Genet Epidemiol. 2023 Dec;47(8):617-636. doi: 10.1002/gepi.22537. Epub 2023 Oct 11.
Cancer is a disease driven by a combination of inherited genetic variants and somatic mutations. Recently available large-scale sequencing data of cancer genomes have provided an unprecedented opportunity to study the interactions between them. However, previous studies on this topic have been limited by simple, low statistical power tests such as Fisher's exact test. In this paper, we design data-adaptive and pathway-based tests based on the score statistic for association studies between somatic mutations and germline variations. Previous research has shown that two single-nucleotide polymorphism (SNP)-set-based association tests, adaptive sum of powered score (aSPU) and data-adaptive pathway-based (aSPUpath) tests, increase the power in genome-wide association studies (GWASs) with a single disease trait in a case-control study. We extend aSPU and aSPUpath to multi-traits, that is, somatic mutations of multiple genes in a cohort study, allowing extensive information aggregation at both SNP and gene levels. -values from different parameters assuming varying genetic architecture are combined to yield data-adaptive tests for somatic mutations and germline variations. Extensive simulations show that, in comparison with some commonly used methods, our data-adaptive somatic mutations/germline variations tests can be applied to multiple germline SNPs/genes/pathways, and generally have much higher statistical powers while maintaining the appropriate type I error. The proposed tests are applied to a large-scale real-world International Cancer Genome Consortium whole genome sequencing data set of 2583 subjects, detecting more significant and biologically relevant associations compared with the other existing methods on both gene and pathway levels. Our study has systematically identified the associations between various germline variations and somatic mutations across different cancer types, which potentially provides valuable utility for cancer risk prediction, prognosis, and therapeutics.
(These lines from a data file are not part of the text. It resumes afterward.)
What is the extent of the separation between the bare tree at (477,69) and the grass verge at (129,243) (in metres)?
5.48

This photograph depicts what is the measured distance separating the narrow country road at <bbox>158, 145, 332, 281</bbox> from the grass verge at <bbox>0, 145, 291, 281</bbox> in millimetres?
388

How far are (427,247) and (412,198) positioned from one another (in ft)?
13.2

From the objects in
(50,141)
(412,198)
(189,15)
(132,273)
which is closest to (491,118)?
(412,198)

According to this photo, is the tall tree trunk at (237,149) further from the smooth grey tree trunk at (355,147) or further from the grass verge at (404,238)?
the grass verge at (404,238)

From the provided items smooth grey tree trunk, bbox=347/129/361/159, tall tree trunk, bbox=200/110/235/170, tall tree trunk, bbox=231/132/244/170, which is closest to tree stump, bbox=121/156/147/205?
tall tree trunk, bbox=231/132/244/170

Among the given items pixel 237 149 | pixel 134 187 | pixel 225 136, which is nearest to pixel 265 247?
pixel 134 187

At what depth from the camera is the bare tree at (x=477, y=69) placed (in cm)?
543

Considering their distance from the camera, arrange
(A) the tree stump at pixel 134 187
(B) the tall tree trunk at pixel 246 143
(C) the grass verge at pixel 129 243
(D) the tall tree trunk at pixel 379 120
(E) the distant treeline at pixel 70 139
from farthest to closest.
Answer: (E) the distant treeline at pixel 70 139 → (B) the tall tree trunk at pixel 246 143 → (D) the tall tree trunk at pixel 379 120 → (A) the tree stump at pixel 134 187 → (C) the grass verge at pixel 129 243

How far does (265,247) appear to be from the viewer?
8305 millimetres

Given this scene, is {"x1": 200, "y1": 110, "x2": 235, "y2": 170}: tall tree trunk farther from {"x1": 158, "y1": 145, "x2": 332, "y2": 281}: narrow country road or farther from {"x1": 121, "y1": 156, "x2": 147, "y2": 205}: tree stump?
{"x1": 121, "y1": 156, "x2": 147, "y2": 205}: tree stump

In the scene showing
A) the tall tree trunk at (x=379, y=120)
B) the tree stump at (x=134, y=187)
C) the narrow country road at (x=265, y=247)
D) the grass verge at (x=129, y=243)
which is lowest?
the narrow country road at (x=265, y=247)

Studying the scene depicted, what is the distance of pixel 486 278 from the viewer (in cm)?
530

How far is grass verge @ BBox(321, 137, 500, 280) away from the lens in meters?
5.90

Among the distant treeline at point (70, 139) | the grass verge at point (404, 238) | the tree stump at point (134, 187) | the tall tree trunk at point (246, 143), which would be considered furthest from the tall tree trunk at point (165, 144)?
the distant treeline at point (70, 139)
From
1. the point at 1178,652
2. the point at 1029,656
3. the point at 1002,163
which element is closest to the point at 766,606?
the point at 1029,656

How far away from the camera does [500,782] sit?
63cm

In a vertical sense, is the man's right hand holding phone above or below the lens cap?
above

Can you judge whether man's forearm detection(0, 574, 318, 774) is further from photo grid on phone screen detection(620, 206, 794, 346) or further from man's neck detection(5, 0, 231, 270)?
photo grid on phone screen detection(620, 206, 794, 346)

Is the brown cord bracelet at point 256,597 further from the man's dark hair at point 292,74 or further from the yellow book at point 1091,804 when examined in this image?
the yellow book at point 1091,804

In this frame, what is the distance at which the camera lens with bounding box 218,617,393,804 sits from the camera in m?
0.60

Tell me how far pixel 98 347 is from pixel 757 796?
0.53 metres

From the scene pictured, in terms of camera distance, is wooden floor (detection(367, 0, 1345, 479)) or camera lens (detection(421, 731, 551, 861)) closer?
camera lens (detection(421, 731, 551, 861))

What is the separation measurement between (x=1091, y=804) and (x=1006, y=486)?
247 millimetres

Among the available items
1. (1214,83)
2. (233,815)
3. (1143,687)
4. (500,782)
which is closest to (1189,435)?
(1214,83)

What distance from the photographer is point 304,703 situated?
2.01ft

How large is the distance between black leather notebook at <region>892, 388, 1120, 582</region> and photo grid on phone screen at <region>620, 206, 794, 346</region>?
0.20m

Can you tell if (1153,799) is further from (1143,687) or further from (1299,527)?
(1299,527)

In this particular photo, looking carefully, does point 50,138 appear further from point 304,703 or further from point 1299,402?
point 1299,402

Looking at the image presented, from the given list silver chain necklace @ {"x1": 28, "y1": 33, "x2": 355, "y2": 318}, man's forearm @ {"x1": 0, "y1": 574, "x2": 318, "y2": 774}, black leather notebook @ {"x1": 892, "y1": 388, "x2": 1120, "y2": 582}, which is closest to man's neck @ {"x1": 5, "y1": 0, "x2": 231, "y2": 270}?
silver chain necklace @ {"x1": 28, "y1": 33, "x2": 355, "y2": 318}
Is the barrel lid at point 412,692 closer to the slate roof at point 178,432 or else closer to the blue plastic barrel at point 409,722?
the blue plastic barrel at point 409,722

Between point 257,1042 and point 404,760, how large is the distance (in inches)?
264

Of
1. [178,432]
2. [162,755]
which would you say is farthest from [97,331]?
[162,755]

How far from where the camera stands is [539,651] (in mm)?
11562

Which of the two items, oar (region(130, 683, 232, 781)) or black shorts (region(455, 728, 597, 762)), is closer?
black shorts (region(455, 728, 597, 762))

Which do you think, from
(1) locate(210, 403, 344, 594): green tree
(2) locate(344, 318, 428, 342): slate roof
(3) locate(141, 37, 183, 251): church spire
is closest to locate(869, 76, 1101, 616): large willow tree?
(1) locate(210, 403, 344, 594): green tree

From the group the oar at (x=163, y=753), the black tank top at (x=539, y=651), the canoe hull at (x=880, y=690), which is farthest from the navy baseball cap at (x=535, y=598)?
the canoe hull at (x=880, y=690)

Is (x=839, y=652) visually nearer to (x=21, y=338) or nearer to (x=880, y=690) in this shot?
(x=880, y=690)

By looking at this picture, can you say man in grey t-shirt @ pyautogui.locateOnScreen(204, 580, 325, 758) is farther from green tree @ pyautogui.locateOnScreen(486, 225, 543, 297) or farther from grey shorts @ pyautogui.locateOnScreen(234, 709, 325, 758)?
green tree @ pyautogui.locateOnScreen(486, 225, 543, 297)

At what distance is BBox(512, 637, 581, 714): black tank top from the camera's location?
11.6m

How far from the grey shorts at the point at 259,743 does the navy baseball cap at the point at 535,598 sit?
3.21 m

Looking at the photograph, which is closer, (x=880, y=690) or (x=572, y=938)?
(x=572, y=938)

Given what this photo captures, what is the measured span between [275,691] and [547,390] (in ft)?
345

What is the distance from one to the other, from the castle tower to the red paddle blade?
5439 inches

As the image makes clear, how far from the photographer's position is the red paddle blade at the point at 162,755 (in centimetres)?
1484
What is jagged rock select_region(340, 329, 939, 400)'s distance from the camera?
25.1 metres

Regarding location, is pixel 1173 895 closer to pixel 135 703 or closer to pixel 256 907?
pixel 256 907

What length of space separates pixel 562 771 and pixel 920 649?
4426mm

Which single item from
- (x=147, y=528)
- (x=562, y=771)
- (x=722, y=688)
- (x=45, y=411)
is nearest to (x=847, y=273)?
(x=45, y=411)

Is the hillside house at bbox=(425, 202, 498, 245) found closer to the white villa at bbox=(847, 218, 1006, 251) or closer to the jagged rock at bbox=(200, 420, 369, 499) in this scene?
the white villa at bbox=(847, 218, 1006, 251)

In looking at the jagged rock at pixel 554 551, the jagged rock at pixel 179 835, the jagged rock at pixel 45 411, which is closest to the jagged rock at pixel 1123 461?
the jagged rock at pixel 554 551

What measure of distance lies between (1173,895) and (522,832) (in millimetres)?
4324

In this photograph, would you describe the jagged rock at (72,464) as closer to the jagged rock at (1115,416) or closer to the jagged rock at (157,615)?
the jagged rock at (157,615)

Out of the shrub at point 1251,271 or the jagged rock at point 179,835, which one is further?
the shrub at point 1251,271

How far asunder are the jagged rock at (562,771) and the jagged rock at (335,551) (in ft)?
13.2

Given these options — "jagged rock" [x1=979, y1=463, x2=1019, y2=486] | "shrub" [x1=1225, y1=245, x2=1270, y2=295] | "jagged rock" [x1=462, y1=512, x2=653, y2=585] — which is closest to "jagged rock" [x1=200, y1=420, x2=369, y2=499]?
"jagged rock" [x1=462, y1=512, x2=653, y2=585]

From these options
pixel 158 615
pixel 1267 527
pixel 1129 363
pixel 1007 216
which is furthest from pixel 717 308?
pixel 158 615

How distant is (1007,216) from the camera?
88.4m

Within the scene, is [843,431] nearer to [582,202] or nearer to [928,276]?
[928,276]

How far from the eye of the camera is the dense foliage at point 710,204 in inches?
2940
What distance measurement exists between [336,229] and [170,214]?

癌症是由遗传基因突变和体细胞突变共同作用驱动的疾病。最近可获得的癌症基因组大规模测序数据为研究它们之间的相互作用提供了前所未有的机会。然而,以前关于这个主题的研究受到了简单、统计功效低的测试方法的限制,例如 Fisher 精确检验。在本文中,我们设计了基于关联研究中体细胞突变和种系变异之间得分统计量的自适应数据和基于途径的测试。先前的研究表明,两种基于单核苷酸多态性(SNP)集的关联测试,自适应加和幂得分(aSPU)和基于数据自适应的途径(aSPUpath)测试,在病例对照研究中增加了具有单一疾病特征的全基因组关联研究(GWAS)的功效。我们将 aSPU 和 aSPUpath 扩展到多特征,即队列研究中多个基因的体细胞突变,允许在 SNP 和基因水平上进行广泛的信息聚合。假设不同遗传结构的不同参数的 - 值被组合起来,为体细胞突变和种系变异产生自适应测试。广泛的模拟表明,与一些常用方法相比,我们的自适应体细胞突变/种系变异测试可以应用于多个种系 SNPs/基因/途径,并且通常具有更高的统计功效,同时保持适当的 I 型错误。所提出的测试应用于一个大规模的真实世界的国际癌症基因组联合会 2583 名受试者的全基因组测序数据集,与其他现有方法相比,在基因和途径水平上都检测到更多显著和生物学相关的关联。我们的研究系统地确定了不同癌症类型中各种种系变异与体细胞突变之间的关联,这可能为癌症风险预测、预后和治疗提供有价值的实用信息。